Passant (11) : Une parole d’Yves Bonnefoy sur la peinture

Yves Bonnefoy vient de nous quitter en nous léguant une œuvre immense. Poète incomparable de la ‘présence’ – il a été un des premiers à en parler sans céder à l’inflation devenue commune de nos jours – présence qu’il entendait comme ‘finitude’, mais hantée de son infini intérieur, il a été aussi conduit à dire beaucoup des peintres et de la peinture, de ses contemporains comme des grands Anciens. C’est un propos général que je viens de relever dans L’inachevable, recueil d’entretiens principalement dédiés à la poésie (biblio Le Livre de Poche 2012). L’essentiel y est précisé du rapport du réel, infini affleurant à l’existant, d’un rapport au conceptuel abstrait et dépourvu de chair. Il s’en est beaucoup préoccupé et ses analyses ont souvent rejoint ce que je me suis efforcé moi-même d’établir dans tant de pages publiées ici. Lui-même, déplorant l’impuissance des mots à le dire en pleine vérité : c’est simple, « … cet infini, le langage n’en a aucune expérience directe. Le conceptuel dans le mot l’ignore et se doit de l’ignorer, puisqu’il n’y a de concept que par choix d’un aspect parmi d’autres dans son objet. Et le mot, le mot comme tel, le veut bien, cet infini n’est-il pas l’essentiel de son référent, mais il n’a pas les moyens de le manifester : comment dire toutes les entailles de l’écorce ? Le mot peut dire qu’il y a de l’infini, il peut l’évoquer, par des comparaisons à des infinis du dehors, mais il ne peut en montrer le foisonnement dans ce qu’il nomme, la densité. C’est cette incapacité une des façons qu’a le langage d’abolir ce qu’en dénommant il fait être. » (p. 505) Mais la peinture par contre…

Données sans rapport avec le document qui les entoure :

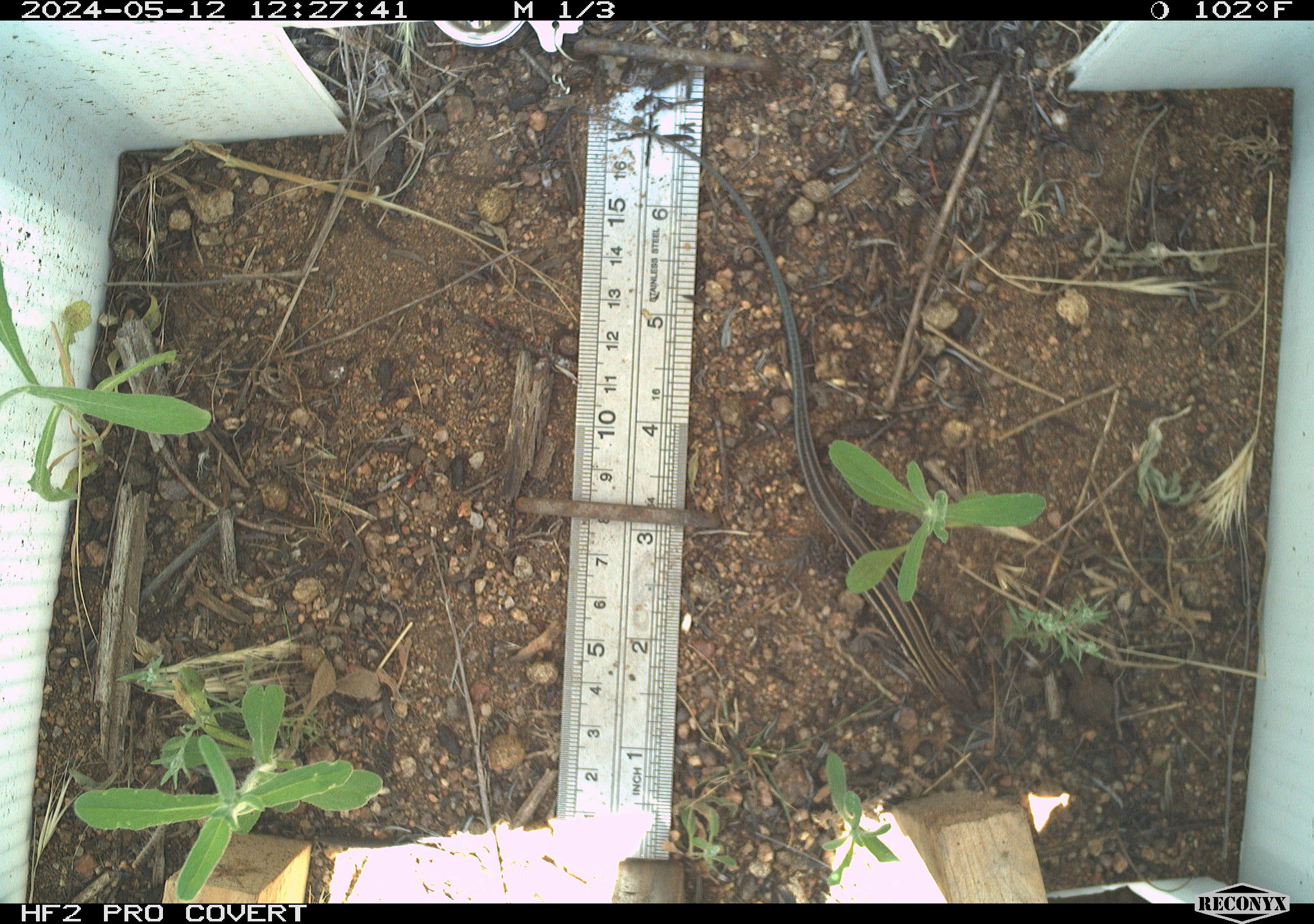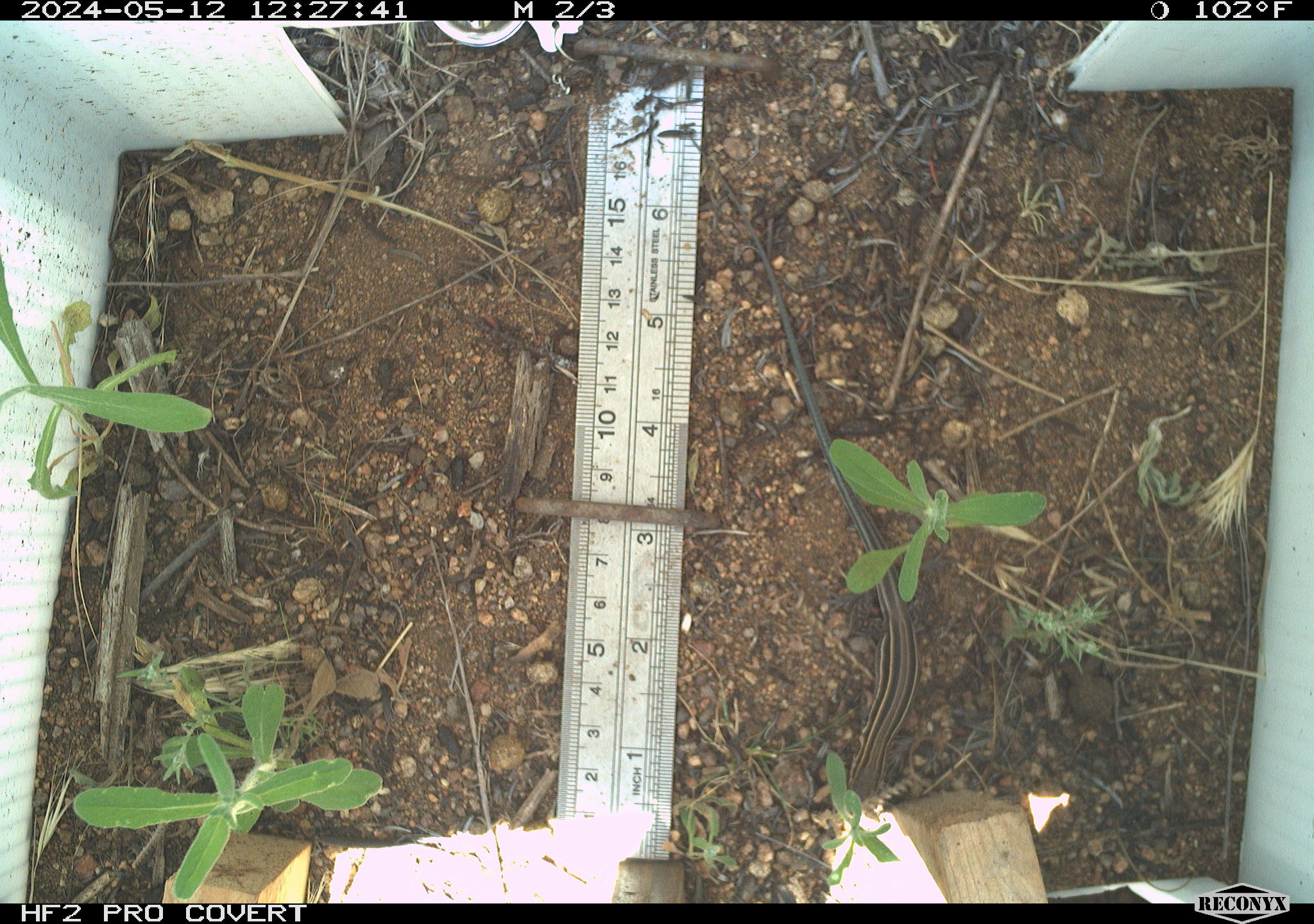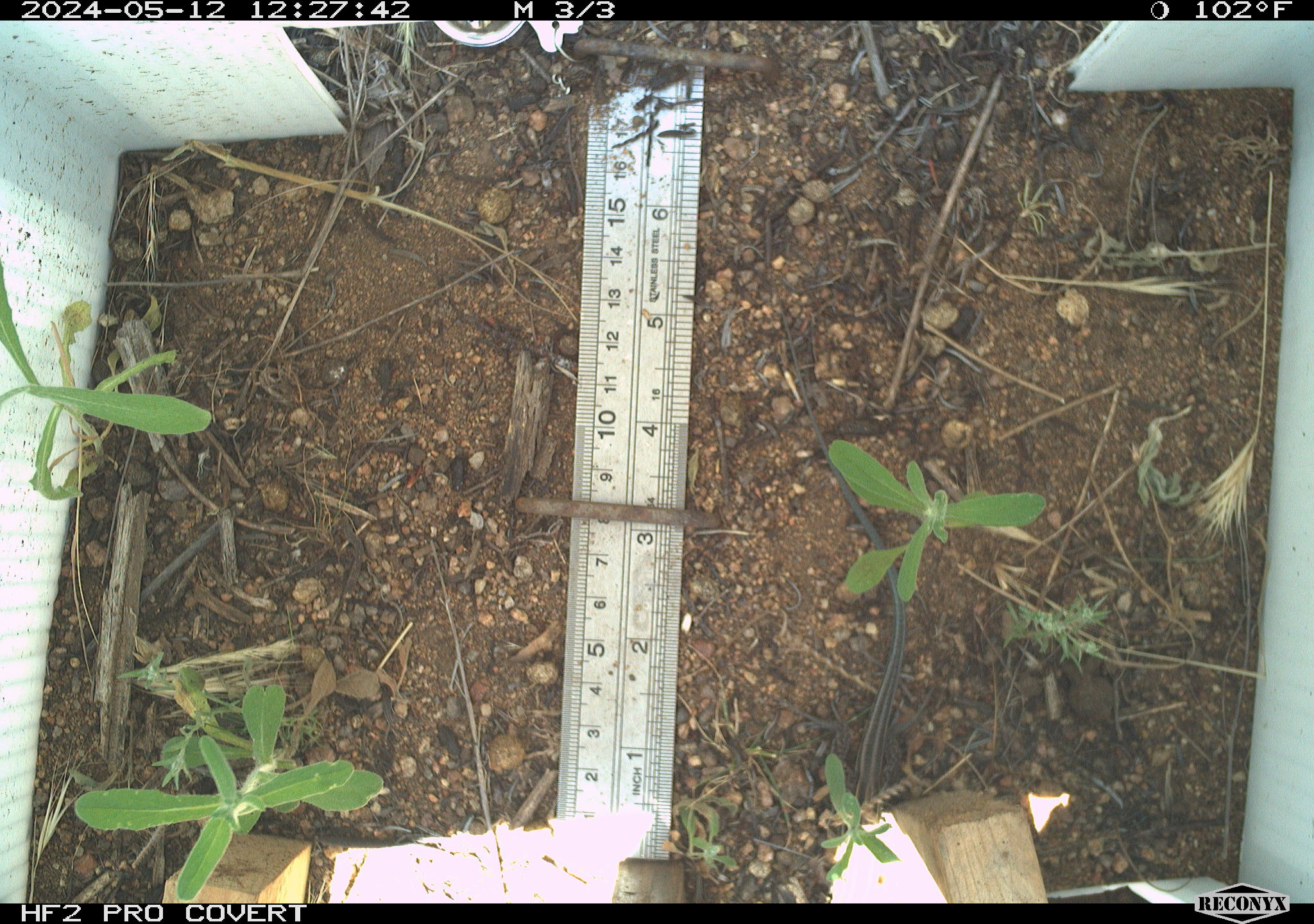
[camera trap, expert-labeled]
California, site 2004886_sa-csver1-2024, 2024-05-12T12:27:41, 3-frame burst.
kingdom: Animalia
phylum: Chordata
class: Reptilia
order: Squamata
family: Scincidae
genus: Plestiodon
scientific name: Plestiodon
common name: blue-tailed skinks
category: plestiodon species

« Le peintre… est capable, lui, de montrer, au moins de suggérer, cet infini intérieur des choses. Non certes de façon photographique ! À l’encontre de la photographie il ne saisira pas tous les accidents d’une surface de marbre. Pour quoi faire ? Ce serait n’avoir plus que la dépouille des choses. Mais pour la promotion à nos yeux de deux nuances très proches, à peine distinctes, d’une couleur sur un fruit ou dans un ciel, il montrera très concrètement cette densité qui caractérise les manifestations de quoi que ce soit de réel, il en fait voir en quelque point l’infini. La peinture peut manifester l’infini dans ce qui est. Elle parle donc directement de la finitude, qui n’est que le recourbement de cet infini sur soi. Voici ce qui convient aux poètes. Voici qui leur permet de voir ce qu’ils risquaient d’oublier. De voir plus profond, de penser plus droit.

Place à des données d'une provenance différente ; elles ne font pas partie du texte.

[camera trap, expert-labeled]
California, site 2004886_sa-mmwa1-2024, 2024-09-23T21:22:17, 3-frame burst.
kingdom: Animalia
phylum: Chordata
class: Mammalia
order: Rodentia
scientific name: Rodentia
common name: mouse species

La peinture, et tout particulièrement la couleur. C’est, en effet, la couleur – pensée par nous comme un jeu de différences, à la façon de la gamme des sons – qui a le plus la capacité de se décomposer en nuances que rien ne délimite, autrement dit de pénétrer l’infini dans la chose et de le montrer dans le tableau. Et c’est peut-être, là, je m’en avise, son rôle le plus important en peinture, et dans l’esprit. Par opposition à la forme, qui saisit l’essentiel d’une chose et s’en évade donc, aisément, du souvenir de chaque existence particulière, la couleur est ce qui, par son intelligence de l’infini du dedans, peut demeurer au contact de cette existence, de l’individuel, de l’être de finitude. Et donc permettre au peintre, au poète, d’y penser, d’en tirer des conséquences, pour la connaissance, pour la vie. Forme et couleur, deux pôles dans le tableau – à distinguer du dessin -, et entre ces deux pôles, soit conflit, soit compréhension, en tout cas une réflexion portant sur la nature ultime de l’être. Ce qui a être, est-ce l’Idée, est-ce l’existence hic et nunc ? Nous retrouvons là la question qui a produit l’Occident, platonicien puis chrétien. » (pp 506, 507) Mais le réalisme des essences, qu’une philosophie médiévale avait retrouvé (chrétienne ou non chrétienne) Bonnefoy l’ignore – et ce que Stephen Jourdain avait retrouvé à son tour, il l’ignore aussi, ce que je disais déjà dans la postface à l’Illumination sauvage (Dervy 1995), citant l’Improbable (folio essais 1992), si près, si loin…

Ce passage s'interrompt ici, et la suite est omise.